▶ [VORLIEGENDER TEXT]:
——————

Mitmachen ist ganz einfach: Unten am Start der Himmelsleiter gibt es ein Kästchen mit Postkarten. Jede mitlaufende Person holt sich eine Postkarte, füllt sie aus und nimmt sie mit nach oben. Am oberen Ende der Himmelsleiter befindet sich dann ein Briefkasten, in den die Karte eingeworfen wird. Für jeden absolvierten Lauf werden durch verschiedene Sponsoren aus Heidelberg, Schwetzingen und Wiesloch zehn Euro gespendet.

 

Für mich war von Anfang an klar, dass ich einen Beitrag zu dieser Aktion leisten wollte. Jetzt kann ich aber blind nicht einfach mal an einem freien Nachmittag alleine losziehen. Da habe ich eine der Mitinitiatorinnen des Heart Racer Teams, die ich noch aus meiner Triathlon-Zeit kannte, kontaktiert und wie der Zufall es wollte, wollte eine Bekannte von ihr ohnehin dort laufen und war gerne bereit, mich bei dieser Gelegenheit kennenzulernen. Dass ich an ihrem geplanten Lauftag Urlaub hatte und die Bekannte gerade einmal zehn Autominuten von mir entfernt wohnte, machte die Sache dann perfekt.

——————

▶ [GEGEBENE DATEN]:
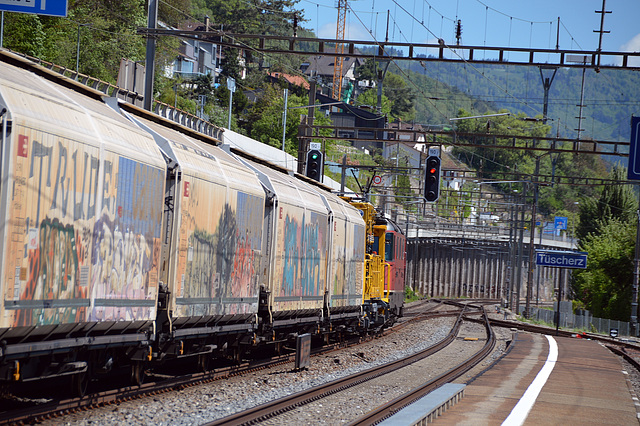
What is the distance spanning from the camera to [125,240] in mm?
10336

——————

▶ [ZU ERLEDIGENDE AUFGABEN]:
• A. Wie viel Geld spenden die Sponsoren laut dem Text über die Himmelsleiter für jeden absolvierten Lauf?
• B. Gib den Abschnitt des Textes über die Himmelsleiter zwischen „Mitmachen ist ganz“ und „zehn Euro gespendet.“ einschließlich wieder und tausche dabei „Briefkasten“ gegen „Sammelkasten“ aus.
Die Daten stehen in keinem Zusammenhang mit dem Text.

▶ [ERGEBNISSE]:
• A. Zehn Euro.

• B.
Mitmachen ist ganz einfach: Unten am Start der Himmelsleiter gibt es ein Kästchen mit Postkarten. Jede mitlaufende Person holt sich eine Postkarte, füllt sie aus und nimmt sie mit nach oben. Am oberen Ende der Himmelsleiter befindet sich dann ein Sammelkasten, in den die Karte eingeworfen wird. Für jeden absolvierten Lauf werden durch verschiedene Sponsoren aus Heidelberg, Schwetzingen und Wiesloch zehn Euro gespendet.